I will have to make a trip to that aquarium in the cover of nightfall to steal that midas, and the Ps, anyone else in?


----------



## o snap its eric (Feb 19, 2003)

Ash, is that just a pic of the aro or is it just a "pic"?


----------



## StuartDanger (Aug 7, 2003)

Death in # said:


> TheFishCatcher said:
> 
> 
> > Giant.. 20"+ G..
> ...


 that is a giant gourami, you may be familiar with the dwarf varities in ur lfs.


----------



## mattmatt123 (Nov 13, 2003)

man i love when you post fish stocks great work if only you shiped to canada


----------



## PiranhaMaster (Oct 21, 2003)

That is the giant Cariba with humeral spot that I posted about in one of my 1st posts on this board.

" caribes 
PiranhaMaster Posted on: Oct 24 2003, 01:12 AM

Replies: 19
Views: 268 There are two Caribe at an aquarium near here that still have their humeral spots and these suckers are about 16" long. Biggest damn P's I've ever seen. And incase anyone was wondering... they are in a tanks with about 10 Natti's and the Natti's look like $h!t at 12-14" while the Caribe look awesome! Well worth the extra money. 
Forum: Piranha Discussion · Post Preview: #213812 "

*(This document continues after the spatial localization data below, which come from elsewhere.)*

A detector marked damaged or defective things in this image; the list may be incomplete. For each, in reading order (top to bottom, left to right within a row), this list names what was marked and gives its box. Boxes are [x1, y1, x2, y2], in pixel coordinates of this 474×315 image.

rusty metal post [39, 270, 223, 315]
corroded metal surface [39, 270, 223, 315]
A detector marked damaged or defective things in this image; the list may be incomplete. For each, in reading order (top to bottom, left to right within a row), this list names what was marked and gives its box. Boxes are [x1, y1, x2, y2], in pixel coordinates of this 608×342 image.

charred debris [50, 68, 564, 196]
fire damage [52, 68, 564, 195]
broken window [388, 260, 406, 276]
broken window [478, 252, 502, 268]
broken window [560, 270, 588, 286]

They looked about 16" to me not 14" I mean the Natti's were huge and the Cariba dwarfed them.

I suggest anyone in Michigan go see these things for yourselves. Very Impressive.


----------



## TheFishCatcher (Jun 26, 2003)

yes ya know what they are huge i would correct myself and say they are 16" for sure.


----------



## phil (Feb 15, 2003)

what aquarium were these fish at?


----------



## Death in #'s (Apr 29, 2003)

spiderman2099uk said:


> Death in # said:
> 
> 
> > TheFishCatcher said:
> ...










thanks thats ugly as hell


----------



## Mbuna Your Self (Jul 9, 2003)

Death in # said:


> spiderman2099uk said:
> 
> 
> > Death in # said:
> ...


 I was just about to say the same thing, damn ugly.


----------



## PiranhaMaster (Oct 21, 2003)

phil said:


> what aquarium were these fish at?


 Belle Isle


----------



## thoroughbred (Mar 14, 2003)

TheFishCatcher said:


> Giant.. 20"+ G..


 WHAT THE HELL IS THAT!!!!


----------



## SLANTED (Dec 7, 2003)

That ATF is gorgeous.


----------



## Mr. Hannibal (Feb 21, 2003)

Great pics...tanks for sharing...







!


----------



## KingJeff (Jul 22, 2003)

great fisn and pix man.


----------



## PyGoPaT (Jun 16, 2003)

PiranhaMaster said:


> phil said:
> 
> 
> > what aquarium were these fish at?
> ...


 Is that in France ?


----------



## Husky_Jim (May 26, 2003)

Awsome pics Ash!!!!!
















Jim


----------



## AzNP (May 21, 2003)

damn if i had the tank i'd love to steal that atf


----------



## Xenon (Nov 15, 2002)

awsome photography Ash, thanks for sharing!!!


----------